Day 14: Custom drawing (3)
Yesterday I’ve talked a bit about view geometry and the day before about dirty rectangles. Today I’ll give an example that uses these concepts of dirty areas in a view and bounds. This should also clarify an issue that keeps coming up in forums and mailing lists; weird drawing artifacts when controls are overlapping the view. To demonstrate, we create a simple project; a window with one custom view (stretched to the edges of the window) and we scatter a few random buttons on top if it. Our custom view overrides -drawRect: as below:
- (void)drawRect:(NSRect)dirtyRect
{
[[NSColor redColor] set];
NSFrameRect(dirtyRect);
}
First we resize the window, then click on the buttons; there’ll be a round rectangle around every button. Why is that? The button is clicked and the rectangle of the button gets marked as dirty. The button being semi-transparent, the view below will also have this region marked dirty. Our drawing code will get called after every press and that puts a border around the dirty part of the view (aka the button).

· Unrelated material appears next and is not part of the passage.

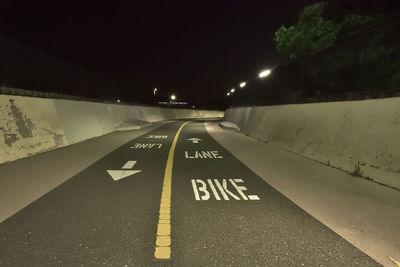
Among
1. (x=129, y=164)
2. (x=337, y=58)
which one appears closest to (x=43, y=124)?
(x=129, y=164)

Now this may seem trivial, but it’s the most common reason for bad drawing and it spawns a lot of questions on mailing lists and forums. People often confuse the dirty-rect (the argument to the -drawRect: function) and the bounds of the frame. If we really just want to put a border around the frame, what we need to do is this:
- (void)drawRect:(NSRect)dirtyRect
{
[[NSColor redColor] set];
NSFrameRect([self bounds]);
}
Remember that when we draw, the bounds rectangle is the border of the view as seen from its inner coordinate system.